Ce choix fidèle à mes valeurs était périlleux. J'ai mis en danger des Hommes, et ma propre vie, pour tenter d'en préserver des dizaines d'autres. Je crois que si nous n'avions pas swticher de camps, les Valkyries n'auraient jamais survécu.

En effet, après une bataille sanglante, nous étions parvenus à venir à bout de la FSAID. De notre côté, nous avions minimisé les pertes valkyriennes, mais malheureusement, nous comptions peu de survivants humains. Il ne restait que Winona, Alkam, l'homme noir presque chauve très grand à la musculature impressionnante aux yeux noirs aux reflets bleus, et Kryss, un homme au teint métis avec de courts cheveux ténébreux et des petits yeux noisettes cerclés de noir.

Nous étions tous des jeunes militaires prestigieux, entre la majorité et vingt-trois ans ; une poignée de chanceux ayant reçue une aide précieuse permettant d'avoir des enseignements permettant notre place aujourd'hui au sein de l'élogieuse FSAID.

Enfin, mauvaise langue que je suis, il restait le Commandant Seyar, allongé contre le mur, les yeux exorbités et une main sur son ventre ensanglantée.

— Qu'est-ce qu'on fait de lui ? rugit le fils de la cheffe, toujours autant ampli de haine.

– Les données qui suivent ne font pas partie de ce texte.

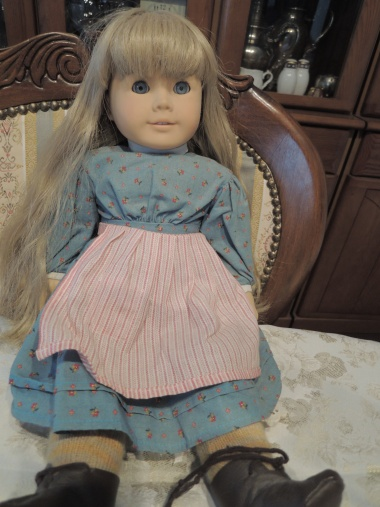 5月24日 人形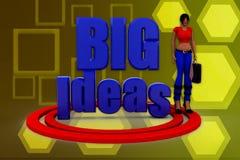 3d woman big ideas illustration Royalty Free Stock Photo
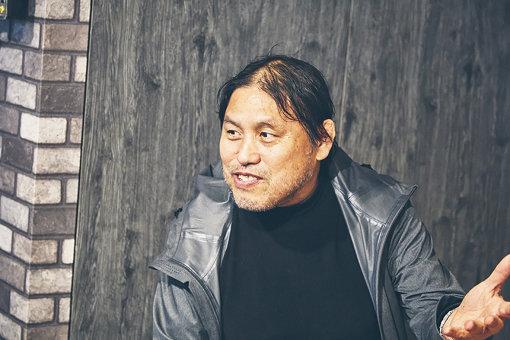 アップリンク代表取締役社長の浅井隆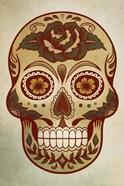 Day of the Dead Skull I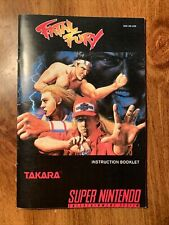 FATAL FURY Custom Replacement Game Instruction Manual Only For Super SNES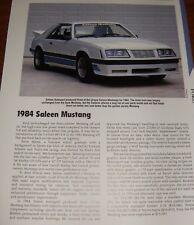 ★★1984 SALEEN MUSTANG SPECS INFO PHOTO 84 GT 5.0 302 83★★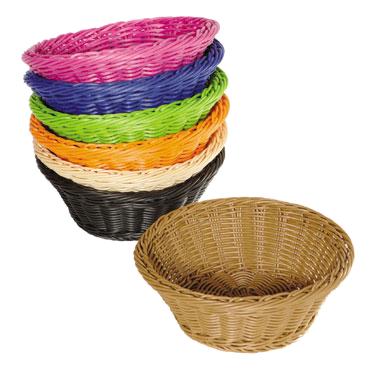 G.E.T. Enterprises WB-1501-G basket, tabletop, plastic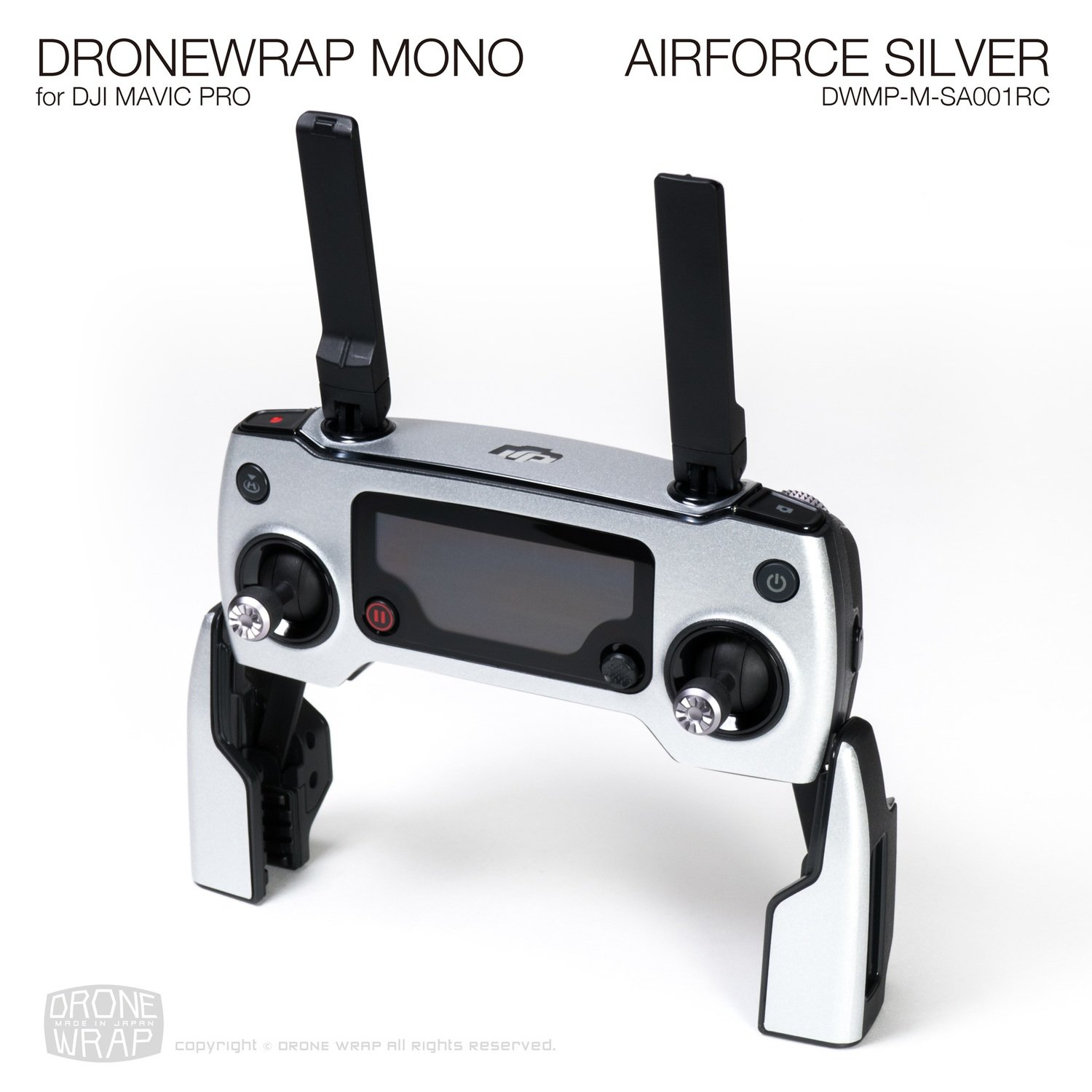 AIRFORCE SILVER for DJI Mavic Pro Remote Controller | Half Gloss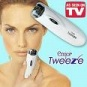 Tweeze - As Seen On TV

— On pourrait le garder prisonnier, pour lui soutirer des informations ou le servir comme otage, proposa mon nouvel ami ailé.

Les yeux de Winona me cherchèrent pour consulter mon avis, conjoint au sien.

— Si nous le laissons... commençais-je, avant d'être coupé par un haut-le-cœur de la cheffe dont la vie s'évaporait à vue d'œil.

Son fils se dirigea vers elle afin de capter son chuchotement distinct. Ensuite, il se releva, réitérant d'une voix forte :

— Elle dit que cela serait une mauvaise idée de laisser un traître aussi vicieux parmi nous, et qu'il serait risqué de le laisser partir. Cela serait très noble et vertueux de notre part, mais les Akáthars nous réduiront en miette.

Je sortais mon poignard à la lame tranchante, faisant tiquer Seyar qui préférait rester silencieux, sûrement pour ne pas aggraver son cas.

— Qu'est-ce que tu comptes faire, Noah ? questionna Winona, une crainte perceptible dans la voix.

— Ce qui doit être fait. Mes pensées rejoignent celle de la représentante de Wälkure. Nous ne pouvons pas le laisser partir, ils nous balancerait, et nous mourrons tous. Alors, je le crains, mais il va falloir l'éliminer.

J'ignorais la peur que je lisais dans le regard de mon amie, et approchais ma lame contre sa gorge. Les guerriers ailés semblaient apprécier le spectacle, surtout le fils de la cheffe.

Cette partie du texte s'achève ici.